DEFCON30, Mayhem CTF.

We were given a file full of random bytes. The flag was in there somewhere. It was too random to be encrypted, there wasn't any structure. `file` didn't return anything, truly just a bag of bytes.

I had decided to install `hexyl` as an alternative option to some of the other hex editors installed o my linux machine. All the bytes were colored grey.

I scrolled the file and noticed a blip of yellow. A random golden `{` amongst all the noise. Weird.

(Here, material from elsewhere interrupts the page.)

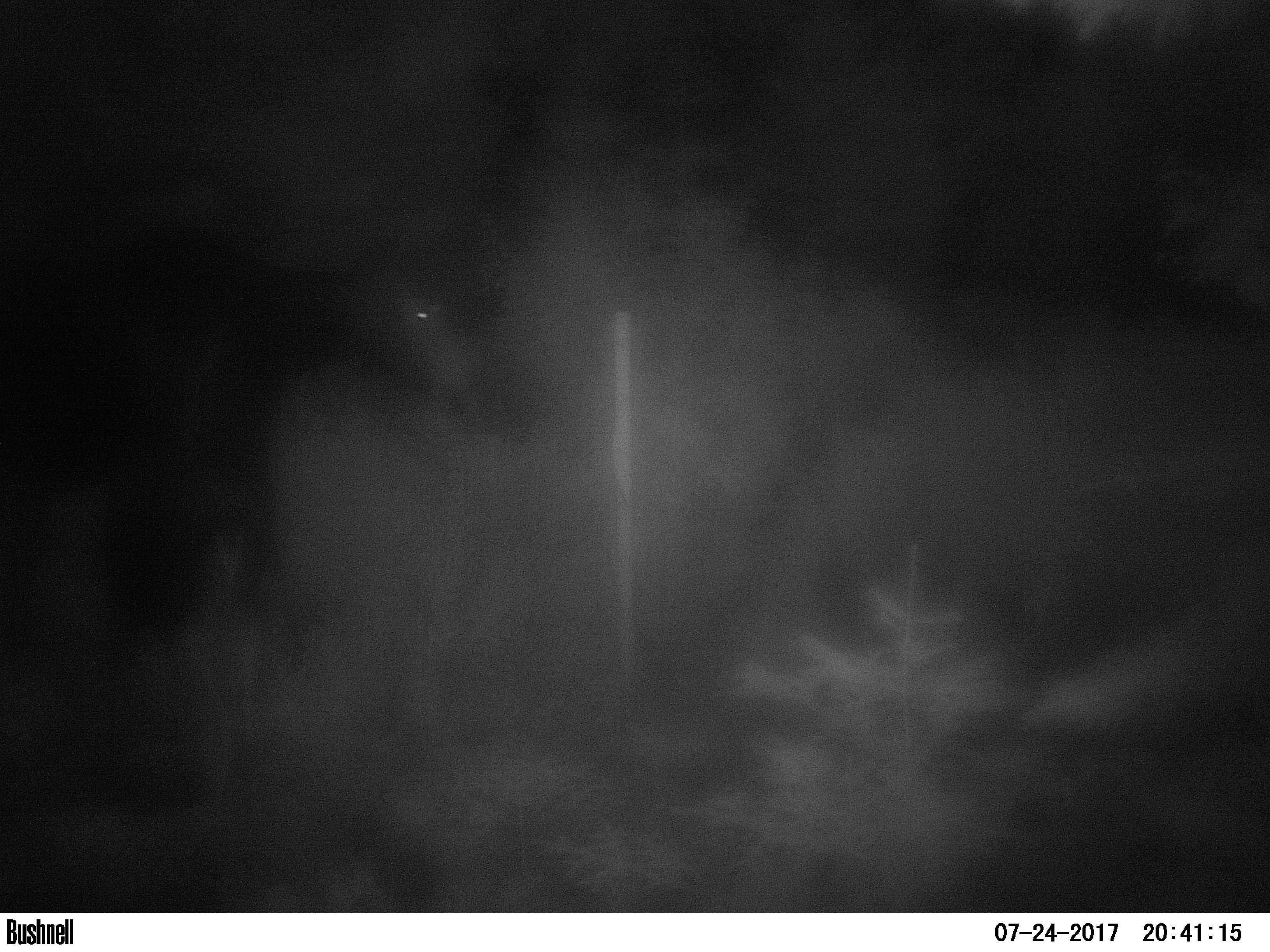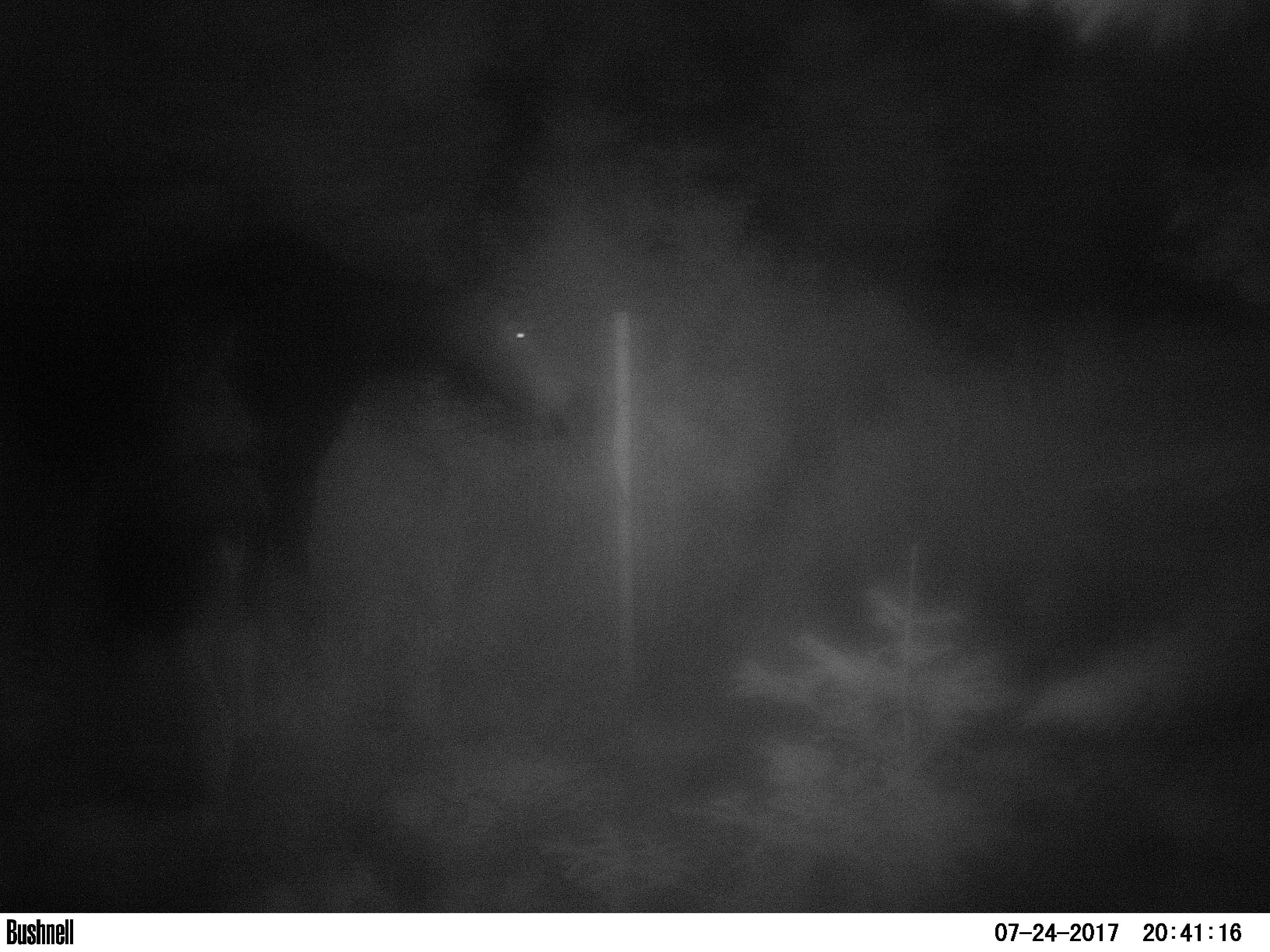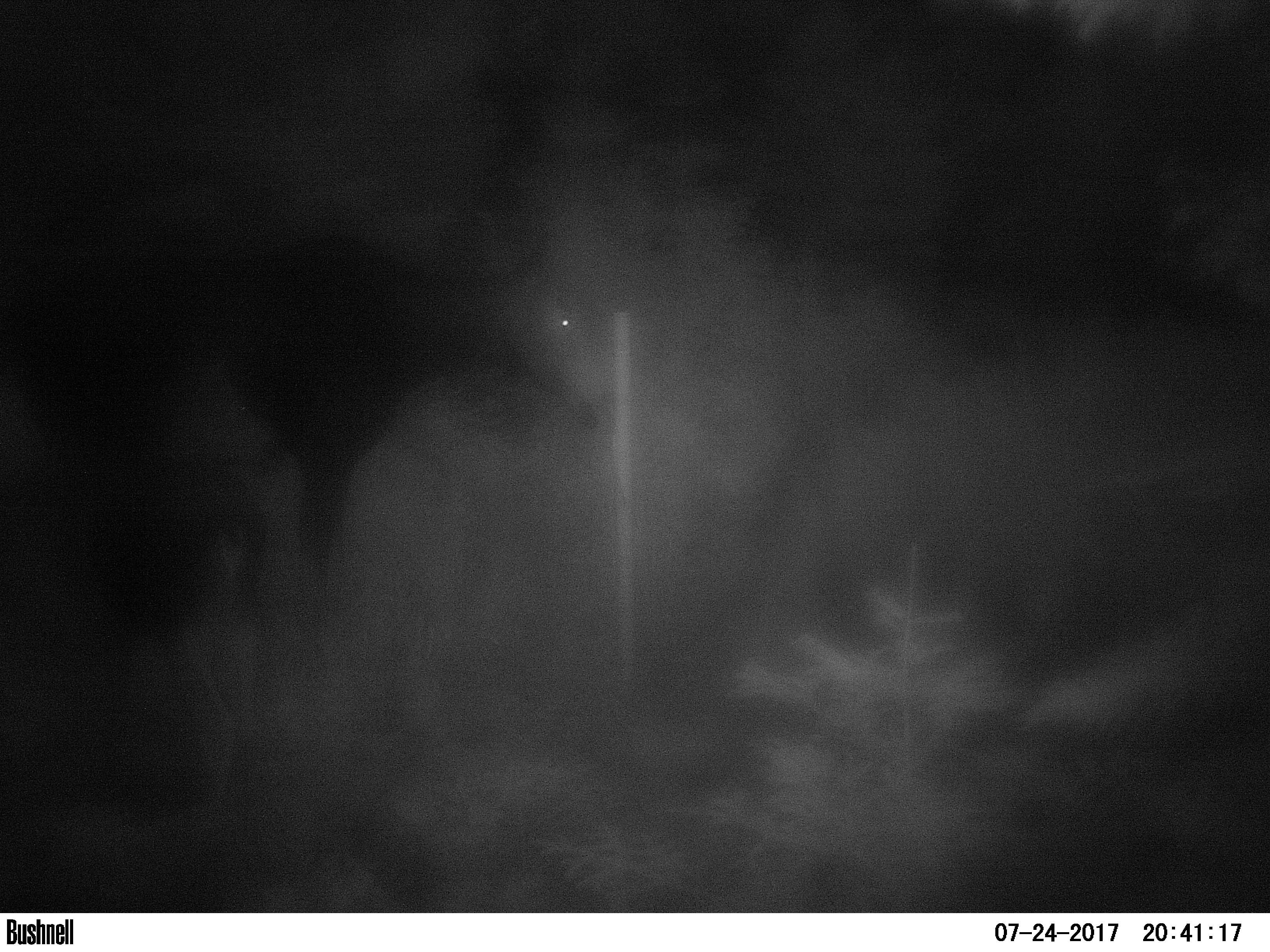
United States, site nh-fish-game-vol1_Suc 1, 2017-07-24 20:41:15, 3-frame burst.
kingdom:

The next colored byte was a `C`, then `T`, `F`.

---

At that time, I was mostly using HexFiend to look at raw files, which didn't have byte coloring. For DEFCON I had decided to drive my linux machine. I had ghex installed, but i had also decided to install and try `hexyl` via cli. So seeing bytes in color was purely by chance that I had installed it. I eventually posted an issue to ghex to add color support. https://gitlab.gnome.org/GNOME/ghex/-/issues/60

I need to see if I can find the file and post it on that blog post. https://bwiggs.com/posts/2023-08-31-hacking-in-color/


Replies

abcd_fyesterday at 1:25 PM

> It was too random to be encrypted

That's a rather odd remark.

show 1 reply
masfuerteyesterday at 2:48 PM

I don't get it. If you were looking at random data, why did hexyl apply colour to only the brace, C, T and F?

Crestwaveyesterday at 2:47 PM

Wouldn't strings(1) have worked for this?